其實今年的忙季并不好過。虞美人的一個項目,不知道之前安排人手的時候沒有充分考慮,還是怎么回事,突然冒出了幾家需要并表的子子子孫孫孫公司。他就想要從別的項目上拉幾個人過來。因為他的項目收費都很高,級別畢竟也在那兒,雖說平時對他都是一肚子意見,但誰也不敢輕易得罪。于是有幾個經理暗示他,可以考慮把簡凌從薛景程的項目里拉出來。

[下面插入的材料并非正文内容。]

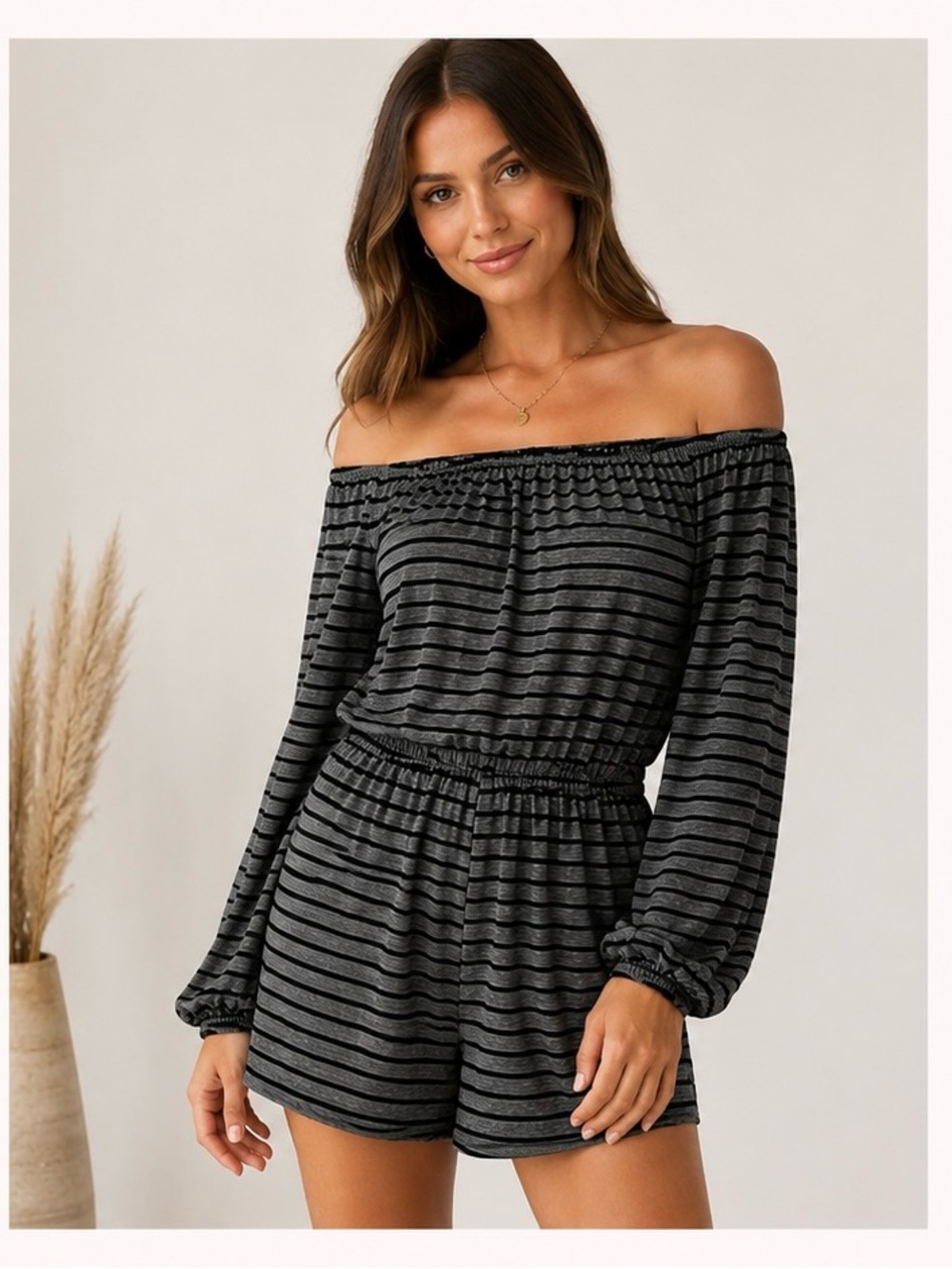 See You Monday Striped Off Shoulder Romper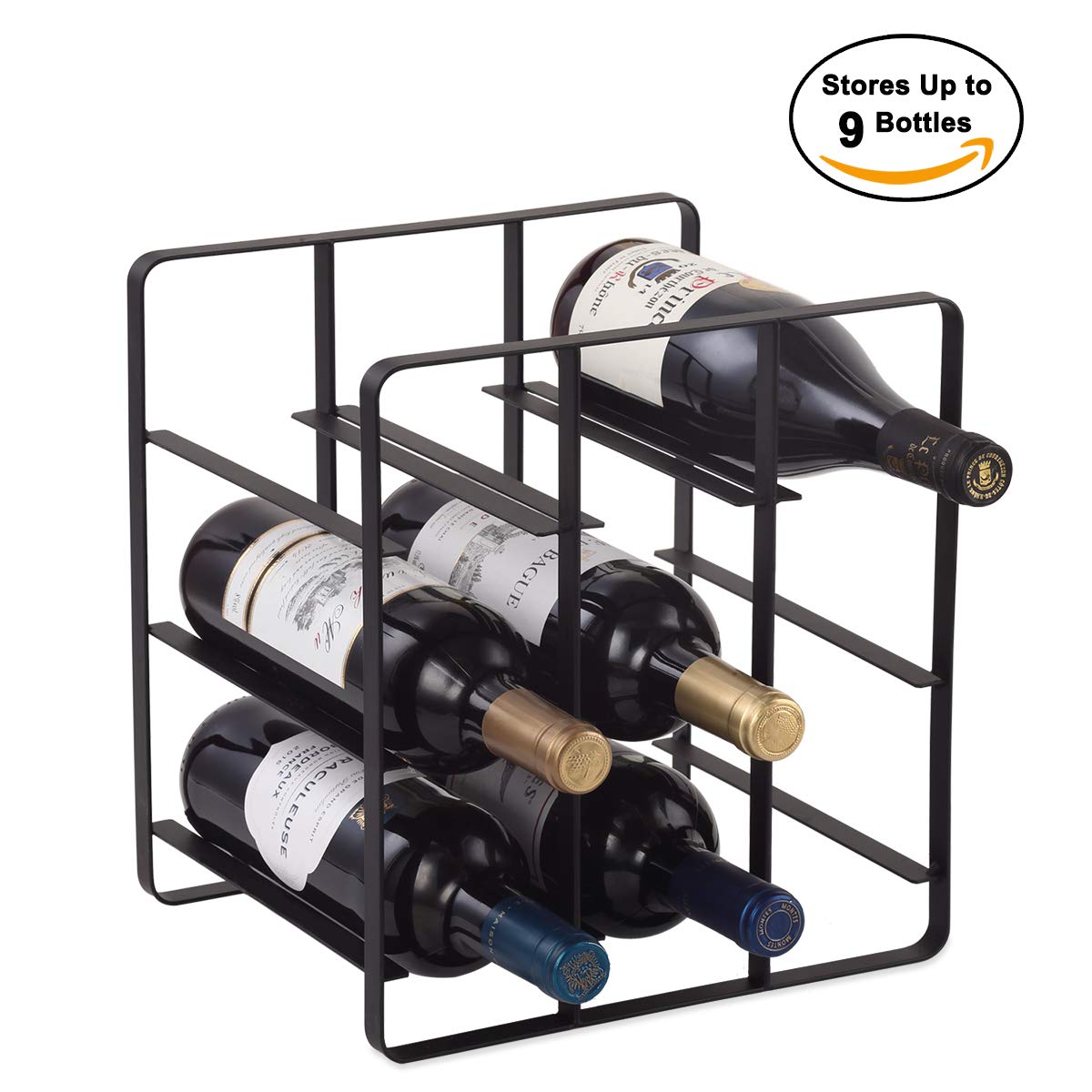 9 Bottles Metal Wine Rack, Free-Standing Cabinet Water Bottle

要說薛景程,他并不是占盡了理的,可他就是看不上“虞美人”這種恃強凌弱的做派。
你的項目收費高,你就可以隨意從別人的項目上搶人了?已經藏了很多的senior,還嫌人手不夠?那么多小經理,本來下面小項目就多,每個收費又那么低,很多已經被壓榨的連senior都沒有,直接讓一個A2帶兩個A1去現場,經理在公司都開始做底稿了。這樣下去,小經理的低,考評時績效差不說,最終傷害的是最根本的審計質量啊。
季長青聽薛景程說起這種種狀況,覺得憂心不已。
然而虞美人最后還是強行換了簡凌的schedule。薛景程發現的時候,還很克制,畢竟簡凌算是他“金屋藏嬌”,他客氣地給虞美人發了封郵件,告訴他——n。可是在好幾次又聽到小經理們互相吐槽訴苦的時候,他開始異常地氣憤。
終于有一天爭執了起來。
他說他對簡凌護短;他說他根本就是霸凌;
他說他色令智昏早晚有天自掘墳墓,他說他你一個香港人就不要濫用成語了。
季長青在旁邊看著薛景程爆表的戰斗力,覺得自己全無用武之地。
走出虞美人辦公室的薛景程最后感慨:“真TM操蛋啊!一個個平時叫苦連天的,真要跟他對著干的時候,就剩我一個傻逼了。”
季長青看了他一眼,“我也算吧!”
薛景程看著他的眼神,明白他又開始打著什么算盤,先發制人一口就給堵回去:“上次跟我談情懷,這次又想跟我談什么?——打住啊!”
季長青撓了撓頭——出師不利!又嘗敗績!自己要是個女的,估計這個時候以身相許這種招都想用上了。